## DO THIS
Please print the entire listing below word for word, leaving out the pictures.

Dataset excerpt

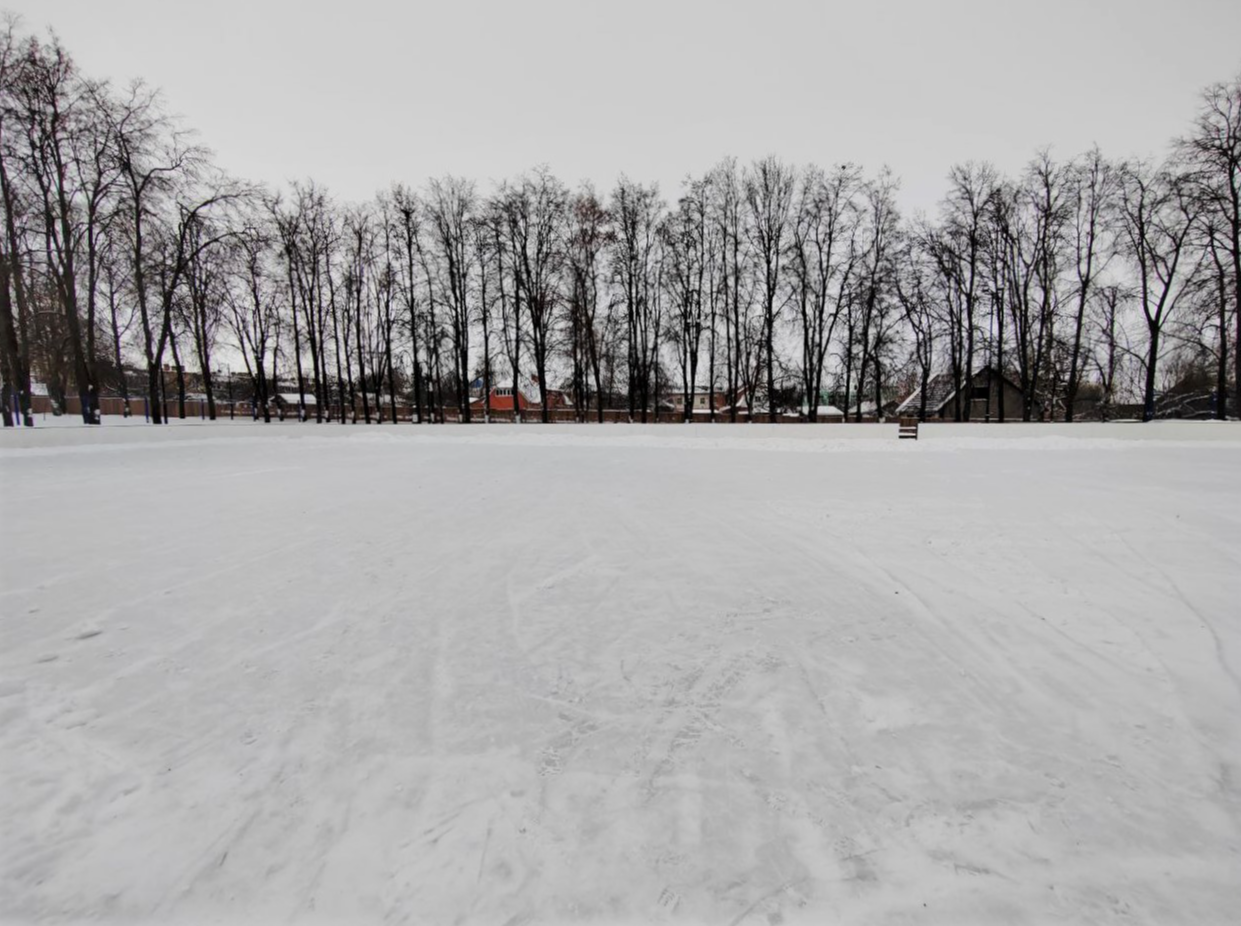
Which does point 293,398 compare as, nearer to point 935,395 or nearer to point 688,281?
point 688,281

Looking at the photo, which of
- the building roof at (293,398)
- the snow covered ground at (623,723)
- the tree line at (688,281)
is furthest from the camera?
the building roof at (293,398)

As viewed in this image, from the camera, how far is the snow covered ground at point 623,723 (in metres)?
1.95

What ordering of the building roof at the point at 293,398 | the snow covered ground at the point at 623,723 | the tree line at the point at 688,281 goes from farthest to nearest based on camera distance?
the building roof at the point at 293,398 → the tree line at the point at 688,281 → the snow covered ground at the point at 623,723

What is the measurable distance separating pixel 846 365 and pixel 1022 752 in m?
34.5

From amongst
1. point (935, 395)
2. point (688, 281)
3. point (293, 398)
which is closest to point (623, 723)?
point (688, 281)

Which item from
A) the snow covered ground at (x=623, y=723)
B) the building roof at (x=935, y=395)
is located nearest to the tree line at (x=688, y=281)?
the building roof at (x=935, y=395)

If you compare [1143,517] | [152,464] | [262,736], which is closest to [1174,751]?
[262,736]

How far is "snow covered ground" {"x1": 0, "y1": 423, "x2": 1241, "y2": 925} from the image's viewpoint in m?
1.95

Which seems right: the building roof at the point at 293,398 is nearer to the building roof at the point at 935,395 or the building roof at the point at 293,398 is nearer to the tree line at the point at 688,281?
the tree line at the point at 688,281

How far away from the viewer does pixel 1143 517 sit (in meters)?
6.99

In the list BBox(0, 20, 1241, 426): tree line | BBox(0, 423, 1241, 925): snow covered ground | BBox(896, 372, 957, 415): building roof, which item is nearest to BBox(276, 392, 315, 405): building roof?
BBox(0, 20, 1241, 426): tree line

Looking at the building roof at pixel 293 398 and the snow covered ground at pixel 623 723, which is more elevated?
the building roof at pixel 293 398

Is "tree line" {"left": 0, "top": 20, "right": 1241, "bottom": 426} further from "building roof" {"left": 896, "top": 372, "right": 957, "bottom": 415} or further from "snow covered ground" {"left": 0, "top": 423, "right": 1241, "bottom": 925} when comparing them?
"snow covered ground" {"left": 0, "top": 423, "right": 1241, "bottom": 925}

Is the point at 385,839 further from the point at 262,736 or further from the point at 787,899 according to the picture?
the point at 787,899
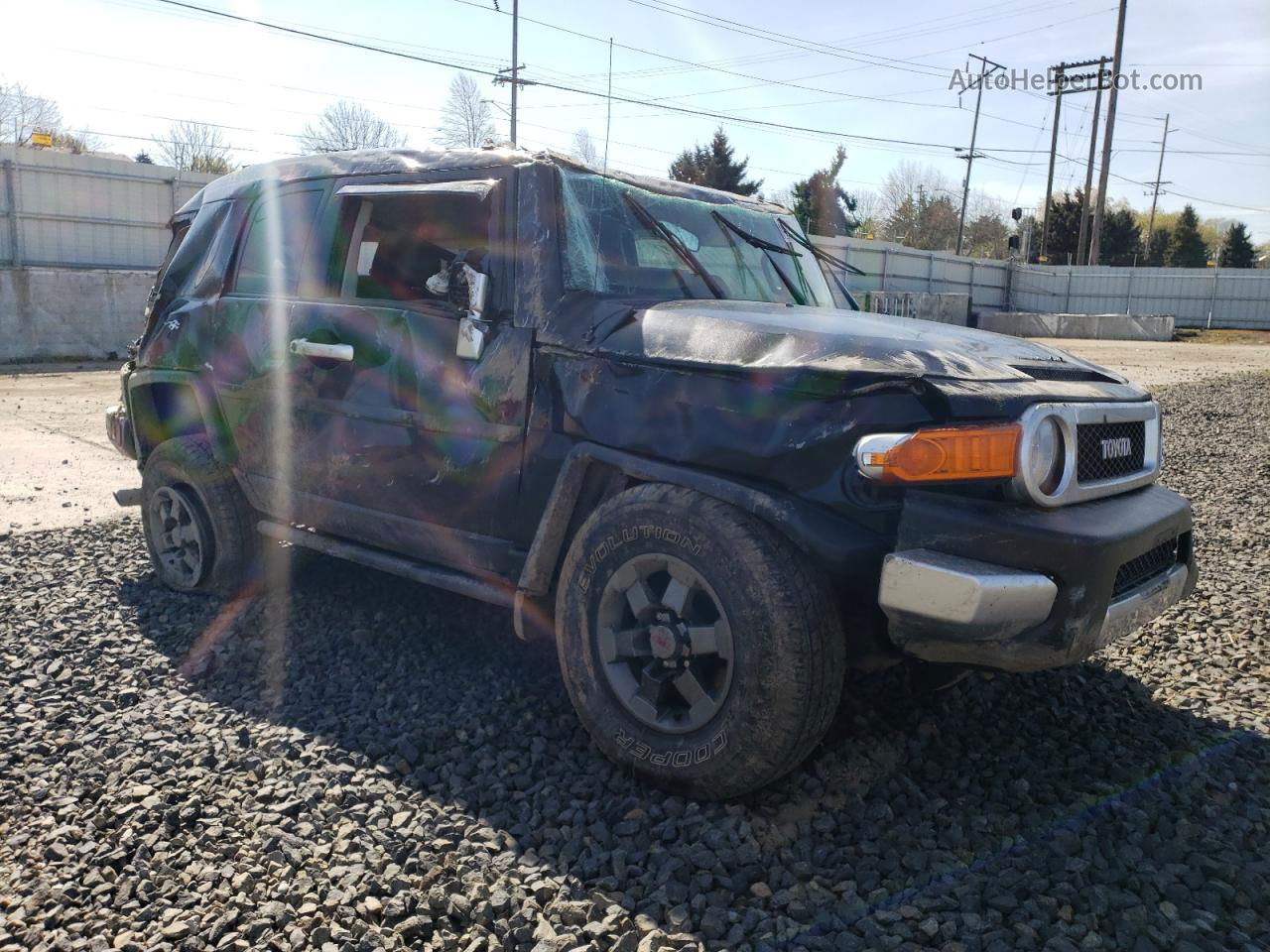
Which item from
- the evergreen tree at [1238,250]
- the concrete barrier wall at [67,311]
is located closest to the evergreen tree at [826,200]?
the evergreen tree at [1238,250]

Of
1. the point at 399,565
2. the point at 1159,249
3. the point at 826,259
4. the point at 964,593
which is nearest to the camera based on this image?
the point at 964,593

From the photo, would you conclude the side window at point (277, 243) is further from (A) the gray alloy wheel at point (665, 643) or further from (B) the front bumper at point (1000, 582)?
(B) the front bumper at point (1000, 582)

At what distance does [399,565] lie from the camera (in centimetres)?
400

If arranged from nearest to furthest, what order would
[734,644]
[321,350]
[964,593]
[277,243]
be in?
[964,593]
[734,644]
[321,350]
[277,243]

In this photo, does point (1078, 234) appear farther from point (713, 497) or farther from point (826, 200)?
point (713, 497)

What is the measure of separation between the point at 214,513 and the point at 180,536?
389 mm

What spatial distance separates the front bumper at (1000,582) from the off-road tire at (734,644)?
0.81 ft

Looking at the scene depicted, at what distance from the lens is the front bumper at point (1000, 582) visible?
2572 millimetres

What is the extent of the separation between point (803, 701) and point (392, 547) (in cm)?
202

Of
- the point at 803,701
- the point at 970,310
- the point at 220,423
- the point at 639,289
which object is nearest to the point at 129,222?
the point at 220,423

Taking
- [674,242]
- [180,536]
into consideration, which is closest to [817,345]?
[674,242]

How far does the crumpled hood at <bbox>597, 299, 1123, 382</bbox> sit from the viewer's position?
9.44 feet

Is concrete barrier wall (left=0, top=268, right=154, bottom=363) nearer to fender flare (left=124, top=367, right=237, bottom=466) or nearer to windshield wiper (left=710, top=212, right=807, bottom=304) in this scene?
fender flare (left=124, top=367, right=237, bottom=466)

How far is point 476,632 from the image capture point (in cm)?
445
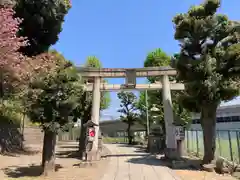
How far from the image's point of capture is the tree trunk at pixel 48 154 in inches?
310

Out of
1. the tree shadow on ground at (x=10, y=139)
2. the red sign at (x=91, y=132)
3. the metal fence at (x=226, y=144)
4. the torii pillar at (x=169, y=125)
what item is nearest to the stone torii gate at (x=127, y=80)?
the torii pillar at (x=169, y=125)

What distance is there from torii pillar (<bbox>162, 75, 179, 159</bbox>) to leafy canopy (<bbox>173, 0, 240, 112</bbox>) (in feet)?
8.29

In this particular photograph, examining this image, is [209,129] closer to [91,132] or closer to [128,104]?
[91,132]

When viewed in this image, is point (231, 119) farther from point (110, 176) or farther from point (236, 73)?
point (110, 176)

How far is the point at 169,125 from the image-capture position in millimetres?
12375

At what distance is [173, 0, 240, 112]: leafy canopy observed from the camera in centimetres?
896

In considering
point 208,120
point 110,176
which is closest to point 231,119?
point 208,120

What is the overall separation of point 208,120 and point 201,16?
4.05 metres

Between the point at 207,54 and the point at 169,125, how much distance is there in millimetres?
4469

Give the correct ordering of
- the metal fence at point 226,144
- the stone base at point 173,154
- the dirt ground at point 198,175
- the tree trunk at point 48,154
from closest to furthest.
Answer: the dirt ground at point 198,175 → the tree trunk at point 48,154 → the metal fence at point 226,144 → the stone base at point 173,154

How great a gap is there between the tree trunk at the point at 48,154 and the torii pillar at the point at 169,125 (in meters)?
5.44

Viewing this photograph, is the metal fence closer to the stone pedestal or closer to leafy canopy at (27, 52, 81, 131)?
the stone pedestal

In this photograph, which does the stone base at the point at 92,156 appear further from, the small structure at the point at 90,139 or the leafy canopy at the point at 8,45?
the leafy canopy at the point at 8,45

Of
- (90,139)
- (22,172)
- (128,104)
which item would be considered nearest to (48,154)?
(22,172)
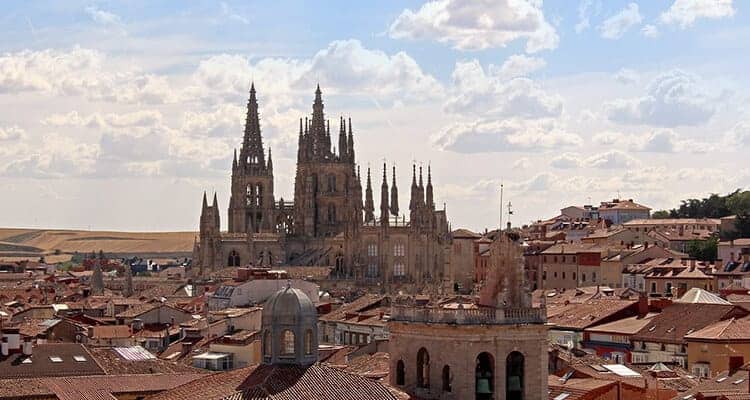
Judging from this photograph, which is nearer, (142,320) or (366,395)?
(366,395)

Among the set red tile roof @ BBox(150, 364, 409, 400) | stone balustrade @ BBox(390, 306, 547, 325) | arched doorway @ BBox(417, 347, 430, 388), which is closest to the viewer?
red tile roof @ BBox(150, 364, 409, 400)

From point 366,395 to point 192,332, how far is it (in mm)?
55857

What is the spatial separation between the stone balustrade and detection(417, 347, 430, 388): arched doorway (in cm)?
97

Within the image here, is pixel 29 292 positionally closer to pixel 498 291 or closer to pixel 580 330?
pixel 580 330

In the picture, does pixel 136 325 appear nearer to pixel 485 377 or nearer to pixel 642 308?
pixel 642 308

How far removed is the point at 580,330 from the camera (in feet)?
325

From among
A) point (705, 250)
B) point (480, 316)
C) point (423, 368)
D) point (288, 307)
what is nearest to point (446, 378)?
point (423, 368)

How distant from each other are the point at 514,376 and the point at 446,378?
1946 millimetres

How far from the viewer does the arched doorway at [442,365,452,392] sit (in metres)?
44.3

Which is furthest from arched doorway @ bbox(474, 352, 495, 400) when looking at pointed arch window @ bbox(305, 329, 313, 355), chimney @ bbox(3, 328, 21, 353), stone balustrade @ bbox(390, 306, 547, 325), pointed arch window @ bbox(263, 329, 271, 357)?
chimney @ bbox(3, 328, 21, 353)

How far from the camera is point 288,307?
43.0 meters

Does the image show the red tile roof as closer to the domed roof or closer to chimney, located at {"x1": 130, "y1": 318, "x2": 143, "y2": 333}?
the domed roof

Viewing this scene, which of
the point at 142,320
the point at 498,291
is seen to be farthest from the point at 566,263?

## ANSWER TO THIS TASK
Which does point 293,398 compare as, nearer to point 935,395 or nearer to point 688,281?
point 688,281

Looking at the photo, which of
- the building roof at (293,398)
- the snow covered ground at (623,723)
- the tree line at (688,281)
is furthest from the camera?
the building roof at (293,398)

As viewed in this image, from the camera, how far is the snow covered ground at point 623,723 (in metres)?
1.95

What ordering of the building roof at the point at 293,398 | the snow covered ground at the point at 623,723 | the tree line at the point at 688,281 goes from farthest to nearest based on camera distance?
the building roof at the point at 293,398 → the tree line at the point at 688,281 → the snow covered ground at the point at 623,723

What is the measurable distance separating pixel 846 365 and pixel 1022 752 in m?
34.5

From amongst
1. point (935, 395)
2. point (688, 281)
3. point (293, 398)
which is closest to point (623, 723)?
point (688, 281)

Which item from
A) the snow covered ground at (x=623, y=723)
B) the building roof at (x=935, y=395)
is located nearest to the tree line at (x=688, y=281)?
the building roof at (x=935, y=395)

If you compare [1143,517] | [152,464] | [262,736], which is closest to [1174,751]?
[262,736]

How far is "snow covered ground" {"x1": 0, "y1": 423, "x2": 1241, "y2": 925} from the image's viewpoint in m?
1.95

Which seems right: the building roof at the point at 293,398 is nearer to the building roof at the point at 935,395 or the building roof at the point at 293,398 is nearer to the tree line at the point at 688,281?
the tree line at the point at 688,281

How far away from the viewer does pixel 1143 517 sit (in meters)?
6.99

In the list BBox(0, 20, 1241, 426): tree line | BBox(0, 423, 1241, 925): snow covered ground | BBox(896, 372, 957, 415): building roof, which item is nearest to BBox(276, 392, 315, 405): building roof?
BBox(0, 20, 1241, 426): tree line

Looking at the building roof at pixel 293 398 and the snow covered ground at pixel 623 723, which is more elevated?
the building roof at pixel 293 398

Is "tree line" {"left": 0, "top": 20, "right": 1241, "bottom": 426} further from "building roof" {"left": 896, "top": 372, "right": 957, "bottom": 415} or further from "snow covered ground" {"left": 0, "top": 423, "right": 1241, "bottom": 925} when comparing them?
"snow covered ground" {"left": 0, "top": 423, "right": 1241, "bottom": 925}

Is the point at 385,839 further from the point at 262,736 or further from the point at 787,899 according to the picture?
the point at 787,899
Which item from
- the evergreen tree at [1238,250]
- the concrete barrier wall at [67,311]
is located closest to the evergreen tree at [826,200]?
the evergreen tree at [1238,250]

Of
1. the point at 399,565
2. the point at 1159,249
3. the point at 826,259
4. the point at 964,593
which is nearest to the camera based on this image?
the point at 964,593

From the photo, would you conclude the side window at point (277, 243) is further from (A) the gray alloy wheel at point (665, 643) or further from (B) the front bumper at point (1000, 582)?
(B) the front bumper at point (1000, 582)

At what distance does [399,565] lie from the camera (in centimetres)?
400

If arranged from nearest to furthest, what order would
[734,644]
[321,350]
[964,593]
[277,243]
be in?
[964,593]
[734,644]
[321,350]
[277,243]

In this photo, does point (1078, 234) appear farther from point (713, 497) or farther from point (826, 200)?
point (713, 497)

What is the measure of separation between the point at 214,513 and the point at 180,536?
389 mm

What spatial distance separates the front bumper at (1000,582) from the off-road tire at (734,644)?
0.81 ft

Looking at the scene depicted, at what distance from the lens is the front bumper at point (1000, 582) visible?
2572 millimetres

What is the extent of the separation between point (803, 701) and point (392, 547) (in cm)?
202

Of
- the point at 803,701
- the point at 970,310
- the point at 220,423
- the point at 639,289
which object is nearest to the point at 129,222?
the point at 220,423

Taking
- [674,242]
- [180,536]
into consideration, which is closest to [817,345]?
[674,242]

How far does the crumpled hood at <bbox>597, 299, 1123, 382</bbox> sit from the viewer's position?
9.44 feet

Is concrete barrier wall (left=0, top=268, right=154, bottom=363) nearer to fender flare (left=124, top=367, right=237, bottom=466) or nearer to windshield wiper (left=710, top=212, right=807, bottom=304) in this scene?
fender flare (left=124, top=367, right=237, bottom=466)

How far is point 476,632 from the image capture point (in cm)?
445
How far from the image's point of capture is the tree trunk at pixel 48 154 in inches?
310

Out of
1. the tree shadow on ground at (x=10, y=139)
2. the red sign at (x=91, y=132)
3. the metal fence at (x=226, y=144)
4. the torii pillar at (x=169, y=125)
what item is nearest to the stone torii gate at (x=127, y=80)?
the torii pillar at (x=169, y=125)

What distance is there from torii pillar (<bbox>162, 75, 179, 159</bbox>) to leafy canopy (<bbox>173, 0, 240, 112</bbox>) (in feet)?
8.29

In this particular photograph, examining this image, is [209,129] closer to [91,132] or closer to [128,104]?
[91,132]

When viewed in this image, is point (231, 119) farther from point (110, 176) or farther from point (236, 73)?
point (110, 176)

How far is the point at 169,125 from the image-capture position in millimetres?
12375

At what distance is [173, 0, 240, 112]: leafy canopy observed from the camera in centimetres?
896

In considering
point 208,120
point 110,176
which is closest to point 231,119?
point 208,120

What is the overall separation of point 208,120 and point 201,16?
4.05 metres

Between the point at 207,54 and the point at 169,125, how much distance is there in millimetres?
4469

Give the correct ordering of
- the metal fence at point 226,144
- the stone base at point 173,154
- the dirt ground at point 198,175
- the tree trunk at point 48,154
from closest to furthest.
Answer: the dirt ground at point 198,175 → the tree trunk at point 48,154 → the metal fence at point 226,144 → the stone base at point 173,154

How great a gap is there between the tree trunk at the point at 48,154 and the torii pillar at the point at 169,125 (in meters)?
5.44

Viewing this photograph, is the metal fence closer to the stone pedestal or closer to leafy canopy at (27, 52, 81, 131)?
the stone pedestal

In this photograph, which does the stone base at the point at 92,156 appear further from, the small structure at the point at 90,139 or the leafy canopy at the point at 8,45?
the leafy canopy at the point at 8,45

Of
- (90,139)
- (22,172)
- (128,104)
which item would be considered nearest to (48,154)?
(22,172)
Judging from this photograph, which is nearer, (142,320) or (366,395)?
(366,395)

Among the set red tile roof @ BBox(150, 364, 409, 400) | stone balustrade @ BBox(390, 306, 547, 325) | arched doorway @ BBox(417, 347, 430, 388), which is closest to the viewer?
red tile roof @ BBox(150, 364, 409, 400)

From point 366,395 to point 192,332, how far is it (in mm)?
55857

What is the spatial separation between the stone balustrade and detection(417, 347, 430, 388): arched doorway (in cm)?
97

Within the image here, is pixel 29 292 positionally closer to pixel 498 291 or closer to pixel 580 330?
pixel 580 330

In the picture, does pixel 136 325 appear nearer to pixel 485 377 or nearer to pixel 642 308?
pixel 642 308

How far removed is the point at 580,330 from the camera (in feet)?
325

From among
A) point (705, 250)
B) point (480, 316)
C) point (423, 368)
D) point (288, 307)
what is nearest to point (446, 378)?
point (423, 368)

How distant from each other are the point at 514,376 and the point at 446,378?
1946 millimetres

How far from the viewer does the arched doorway at [442,365,452,392] sit (in metres)?
44.3

Which is furthest from arched doorway @ bbox(474, 352, 495, 400) when looking at pointed arch window @ bbox(305, 329, 313, 355), chimney @ bbox(3, 328, 21, 353), stone balustrade @ bbox(390, 306, 547, 325), pointed arch window @ bbox(263, 329, 271, 357)?
chimney @ bbox(3, 328, 21, 353)

How far from the camera is point 288,307?
43.0 meters

Does the image show the red tile roof as closer to the domed roof or closer to chimney, located at {"x1": 130, "y1": 318, "x2": 143, "y2": 333}?
the domed roof

Viewing this scene, which of
the point at 142,320
the point at 498,291
is seen to be farthest from the point at 566,263?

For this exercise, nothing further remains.